Анника встала, чтобы взять соус, а Томаса охватило головокружительное ощущение какой-то иной, непостижимой, реальности. Анника — маленькая зеленая женщина с другой планеты. В ней нет ничего мягкого, податливого или уступчивого. Это она его жесткая сердцевина, его надежная опора.

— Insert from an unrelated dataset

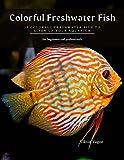 Colorful Freshwater Fish: 15 Colorful Freshwater Fish to Liven up your Aquarium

Ее почти невозможно сломить, она — как праматерь, но если она исчезнет, то вместе с ней исчезнет целый мир.
Мысль ударила его как током.
Такой, как Анника, нет больше нигде в мире.
Это прозрение сжало горло, и Томас ощутил странное томление, которое, наверное, и есть счастье.
Анника сидела перед кабинетом Андерса Шюмана, всем телом ощущая слабость и упадок. Она медленно скользнула взглядом вдоль стен длинного коридора подвального этажа. До ее слуха доносился приглушенный шум редакции. Дневная смена ушла домой, а вечерняя, бодро гудя, только приступала к работе. Мигающие светильники в коридоре отбрасывали пляшущие пятна света на пол.
Это ее рабочее место, то место, где она чувствует себя как дома.
— Можешь войти, — сказала одетая в пальто секретарша Шюмана, выходя из своего отсека и запирая дверь.
Анника, дрожа, встала, вошла в кабинет шеф-редактора и аккуратно закрыла дверь.
Шеф-редактор сидел за столом и читал какую-то бумагу. Лицо его было багровым, шея блестела от пота.
Неловко шагая, она подошла к столу и заглянула в бумагу. Естественно, это была ее статья. Она села на стул, выпрямила спину и застыла.
— Чем ты занимаешься? — спросил он, не отрываясь от листа и стараясь всем своим видом показать презрение.
Она посмотрела на него, продолжая испытывать слабость и безмерную усталость.
— Я написала статью, которая завтра должна быть в газете, — сказала она бесцветным голосом.
Шюман взял со стола ручку и постучал ею о лист со статьей.
— Возможно, для тебя это будет новостью, но пока я отвечаю за выпуск газеты, — сказал он. — Это я решаю, что будет опубликовано в ней, а что — нет.
Анника с трудом проглотила слюну.
— И?..
— И я говорю: нет, — ответил он.
Аннике потребовалось большое усилие, чтобы не измениться в лице.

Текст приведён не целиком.